■ **Work to complete**
In the passage on deistical infidelity, give the stretch from "To take up, with" through "of his creation." again, changing "credulity" to "gullibility".

■ **Document section**
BEGIN

To take up, with a full conviction of its truth, this extraordinary and paradoxical supposition, is not one of the least difficulties which attend upon deistical Infidelity : and many perhaps will think it a greater mark of credulity, to believe that an all-wise God has placed in the world his rational creature man without giving him the slightest instruction as to those points in which his welfare is immediately concerned, than to believe that an all-wise God has authoritatively communicated to his rational creature man that knowledge and information which may best and most certainly fit him to answer the moral ends of his creation.

SECTION III.

.

THE DIFFICULTIES ATTENDANT UPON DEISTI

CAL INFIDELITY IN REGARD TO HISTORICAL

MATTER OF FACT.

It has been so ordered by a wise and over-ruling Providence, that, in the case of various historical matters of fact, the deist is inevitably reduced to the alternative, either of denying the fact itself, or of admitting that a revelation from God to man must have taken place. If, on the one hand, he boldly denies the fact; then he unsettles the whole rationale of historical evidence, and brings himself (would he preserve the character of consistency) into a state of universal scepticism as to all past occurrences: if, on the other hand, he admits the fact; then he will find himself compelled to admit along with it the necessary concomitant fact of a divine revelation. So that, under this aspect of the question, the point will be, whether a man evinces a higher degree of credulity, by persuading himself that a recorded fact is absolutely false, notwithstanding it rests upon the very strongest historical evidence; or by believing the fact, and thence admitting its necessary consequence a revelation from heaven.

Many matters of this description might easily be adduced and commented upon: I shall however, for the sake of brevity, confine myself to a single remarkable case, as affording an apt specimen of the present mode of reasoning.

The case, which I shall produce, is the naked historical fact of the general deluge: and my position is, that the deist must either deny this fact altogether, or admit the actual occurrence of a revelation from God to man.

It might seem, as if the school of unbelievers had anticipated the possibility of some such use being made of the fact in question: whence perhaps we may account for the zeal, with which, from time to time, they have wished wholly to set aside the fact. For, doubtless, if it could be satisfactorily shewn that the deluge never occurred, no argument of any description could be drawn from it. The proofs however of its actual occurrence are so strong and so multiplied and so decisive, that, if this fact be denied, we must forthwith close the volume both of history and of physiology: in history, we must learn to believe nothing, whether near or remote ; in physiology, we must learn to disbelieve the very evidence of our senses.

END

■ **Stored items**
BEGIN

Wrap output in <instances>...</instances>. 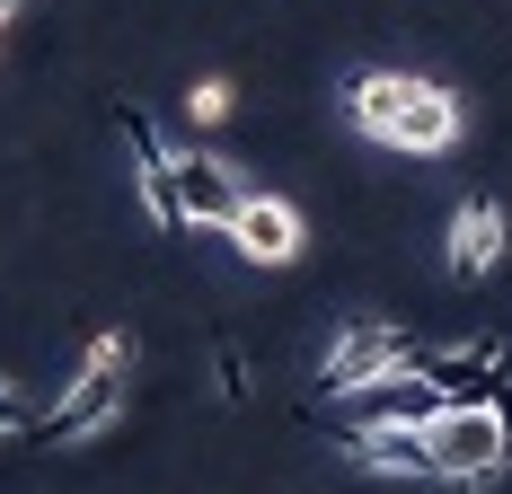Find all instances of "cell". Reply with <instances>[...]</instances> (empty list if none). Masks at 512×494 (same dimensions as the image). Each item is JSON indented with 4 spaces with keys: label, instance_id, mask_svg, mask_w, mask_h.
Masks as SVG:
<instances>
[{
    "label": "cell",
    "instance_id": "8",
    "mask_svg": "<svg viewBox=\"0 0 512 494\" xmlns=\"http://www.w3.org/2000/svg\"><path fill=\"white\" fill-rule=\"evenodd\" d=\"M504 203L495 195H468L460 212H451V239H442V265H451V274H460V283H477V274H495V265H504Z\"/></svg>",
    "mask_w": 512,
    "mask_h": 494
},
{
    "label": "cell",
    "instance_id": "2",
    "mask_svg": "<svg viewBox=\"0 0 512 494\" xmlns=\"http://www.w3.org/2000/svg\"><path fill=\"white\" fill-rule=\"evenodd\" d=\"M415 371H424V345L407 327H389V318H354L318 353V389L327 397H362V389H389V380H415Z\"/></svg>",
    "mask_w": 512,
    "mask_h": 494
},
{
    "label": "cell",
    "instance_id": "6",
    "mask_svg": "<svg viewBox=\"0 0 512 494\" xmlns=\"http://www.w3.org/2000/svg\"><path fill=\"white\" fill-rule=\"evenodd\" d=\"M230 247H239L248 265H274V274H283V265H301L309 221L283 195H248V203H239V221H230Z\"/></svg>",
    "mask_w": 512,
    "mask_h": 494
},
{
    "label": "cell",
    "instance_id": "1",
    "mask_svg": "<svg viewBox=\"0 0 512 494\" xmlns=\"http://www.w3.org/2000/svg\"><path fill=\"white\" fill-rule=\"evenodd\" d=\"M133 362H142V345H133L124 327L89 336L80 371H71V389L53 397V415L36 424V433H45V442H89V433H106V424L124 415V380H133Z\"/></svg>",
    "mask_w": 512,
    "mask_h": 494
},
{
    "label": "cell",
    "instance_id": "15",
    "mask_svg": "<svg viewBox=\"0 0 512 494\" xmlns=\"http://www.w3.org/2000/svg\"><path fill=\"white\" fill-rule=\"evenodd\" d=\"M495 415H504V424H512V380H504V397H495Z\"/></svg>",
    "mask_w": 512,
    "mask_h": 494
},
{
    "label": "cell",
    "instance_id": "3",
    "mask_svg": "<svg viewBox=\"0 0 512 494\" xmlns=\"http://www.w3.org/2000/svg\"><path fill=\"white\" fill-rule=\"evenodd\" d=\"M424 450H433V477L442 486H495L512 468V424L495 406H442L424 424Z\"/></svg>",
    "mask_w": 512,
    "mask_h": 494
},
{
    "label": "cell",
    "instance_id": "11",
    "mask_svg": "<svg viewBox=\"0 0 512 494\" xmlns=\"http://www.w3.org/2000/svg\"><path fill=\"white\" fill-rule=\"evenodd\" d=\"M230 106H239V89H230V80H221V71H212V80H195V89H186V115H195V124H230Z\"/></svg>",
    "mask_w": 512,
    "mask_h": 494
},
{
    "label": "cell",
    "instance_id": "14",
    "mask_svg": "<svg viewBox=\"0 0 512 494\" xmlns=\"http://www.w3.org/2000/svg\"><path fill=\"white\" fill-rule=\"evenodd\" d=\"M18 9H27V0H0V36H9V18H18Z\"/></svg>",
    "mask_w": 512,
    "mask_h": 494
},
{
    "label": "cell",
    "instance_id": "10",
    "mask_svg": "<svg viewBox=\"0 0 512 494\" xmlns=\"http://www.w3.org/2000/svg\"><path fill=\"white\" fill-rule=\"evenodd\" d=\"M442 406H451V397H442L433 380H424V371H415V380H389V389H362V397H345V415H354L345 433H362V424H415V433H424V424H433Z\"/></svg>",
    "mask_w": 512,
    "mask_h": 494
},
{
    "label": "cell",
    "instance_id": "4",
    "mask_svg": "<svg viewBox=\"0 0 512 494\" xmlns=\"http://www.w3.org/2000/svg\"><path fill=\"white\" fill-rule=\"evenodd\" d=\"M115 133H124V150H133V195H142V212H151L159 230H186V195H177V150L159 142V124L142 115V106H115Z\"/></svg>",
    "mask_w": 512,
    "mask_h": 494
},
{
    "label": "cell",
    "instance_id": "5",
    "mask_svg": "<svg viewBox=\"0 0 512 494\" xmlns=\"http://www.w3.org/2000/svg\"><path fill=\"white\" fill-rule=\"evenodd\" d=\"M177 195H186V230H221L230 239V221H239V203L256 186L239 177V159H221V150H177Z\"/></svg>",
    "mask_w": 512,
    "mask_h": 494
},
{
    "label": "cell",
    "instance_id": "12",
    "mask_svg": "<svg viewBox=\"0 0 512 494\" xmlns=\"http://www.w3.org/2000/svg\"><path fill=\"white\" fill-rule=\"evenodd\" d=\"M36 424H45V415H36L27 397H18L9 380H0V442H18V433H36Z\"/></svg>",
    "mask_w": 512,
    "mask_h": 494
},
{
    "label": "cell",
    "instance_id": "13",
    "mask_svg": "<svg viewBox=\"0 0 512 494\" xmlns=\"http://www.w3.org/2000/svg\"><path fill=\"white\" fill-rule=\"evenodd\" d=\"M212 371H221V397H230V406L248 397V362H239V345H221V353H212Z\"/></svg>",
    "mask_w": 512,
    "mask_h": 494
},
{
    "label": "cell",
    "instance_id": "7",
    "mask_svg": "<svg viewBox=\"0 0 512 494\" xmlns=\"http://www.w3.org/2000/svg\"><path fill=\"white\" fill-rule=\"evenodd\" d=\"M460 142V89L451 80H407V106H398V124H389V150H415V159H433V150Z\"/></svg>",
    "mask_w": 512,
    "mask_h": 494
},
{
    "label": "cell",
    "instance_id": "9",
    "mask_svg": "<svg viewBox=\"0 0 512 494\" xmlns=\"http://www.w3.org/2000/svg\"><path fill=\"white\" fill-rule=\"evenodd\" d=\"M345 468H362V477H433V450H424L415 424H362V433H345Z\"/></svg>",
    "mask_w": 512,
    "mask_h": 494
}]
</instances>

END

■ **Solution to this task**
To take up, with a full conviction of its truth, this extraordinary and paradoxical supposition, is not one of the least difficulties which attend upon deistical Infidelity : and many perhaps will think it a greater mark of gullibility, to believe that an all-wise God has placed in the world his rational creature man without giving him the slightest instruction as to those points in which his welfare is immediately concerned, than to believe that an all-wise God has authoritatively communicated to his rational creature man that knowledge and information which may best and most certainly fit him to answer the moral ends of his creation.